> _To-do list_
1) List every club named in the senior career section of the Prasanta Banerjee profile below.
2) Translate this sentence from the Prasanta Banerjee profile below into Spanish: "He joined East Bengal in 1976, and captained the team in 1979–80."
3) Extend the Prasanta Banerjee profile below by writing what comes after its final sentence.
─── Excerpted passage
Prasanta Banerjee

Personal information
- Date of birth: 12 February 1958 (age 67)
- Place of birth: Calcutta, West Bengal, India
- Position: Midfielder

Senior career*
- Years: Team / Apps / (Gls)
- Kalighat
- East Bengal
- Mohammedan Sporting
- Mohun Bagan

International career
- India

= Prasanta Banerjee =

Indian football midfielder

Prasanta Banerjee is an Indian football midfielder who played for India national football team in the 1984 Asian Cup. He is one of the few players who has captained and won trophies in all three big clubs viz. East Bengal, Mohun Bagan, and Mohammedan Sporting.

==Playing career==
He started his career at Kalighat in 1975. He joined East Bengal in 1976, and captained the team in 1979–80. Later he joined Mohammedan Sporting followed by Mohun Bagan. He has also captained Bengal in Santosh Trophy and India. He was Player of the Year in 1983. He also played for Mohun Bagan where he managed the club in the I-League.
──────
─── Data excerpts
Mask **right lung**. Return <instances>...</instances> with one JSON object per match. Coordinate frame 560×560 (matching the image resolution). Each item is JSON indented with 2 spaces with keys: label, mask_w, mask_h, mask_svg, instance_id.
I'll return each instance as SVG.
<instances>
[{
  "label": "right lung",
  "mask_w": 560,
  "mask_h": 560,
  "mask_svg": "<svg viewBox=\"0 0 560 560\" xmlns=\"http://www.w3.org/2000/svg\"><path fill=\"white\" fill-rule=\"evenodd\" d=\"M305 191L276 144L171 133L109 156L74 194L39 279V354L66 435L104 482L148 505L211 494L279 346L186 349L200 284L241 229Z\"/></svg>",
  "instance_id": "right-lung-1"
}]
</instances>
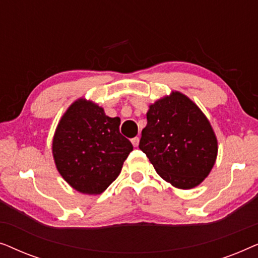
──────
> _Answer set_
1)
Kalighat
East Bengal
Mohammedan Sporting
Mohun Bagan

2) Se unió al East Bengal en 1976 y fue capitán del equipo en 1979–80.

3)
==Managerial career==
After retirement, Banerjee completed his AFC A, B, and C licensing courses. He later completed FIFA instructor course and worked as assistant coach of India U-17 team at the 2002–03 AFC U-17 Championship. Banerjee also managed West Bengal in Santosh Trophy, Port Trust and Aryan FC in the Calcutta Football League.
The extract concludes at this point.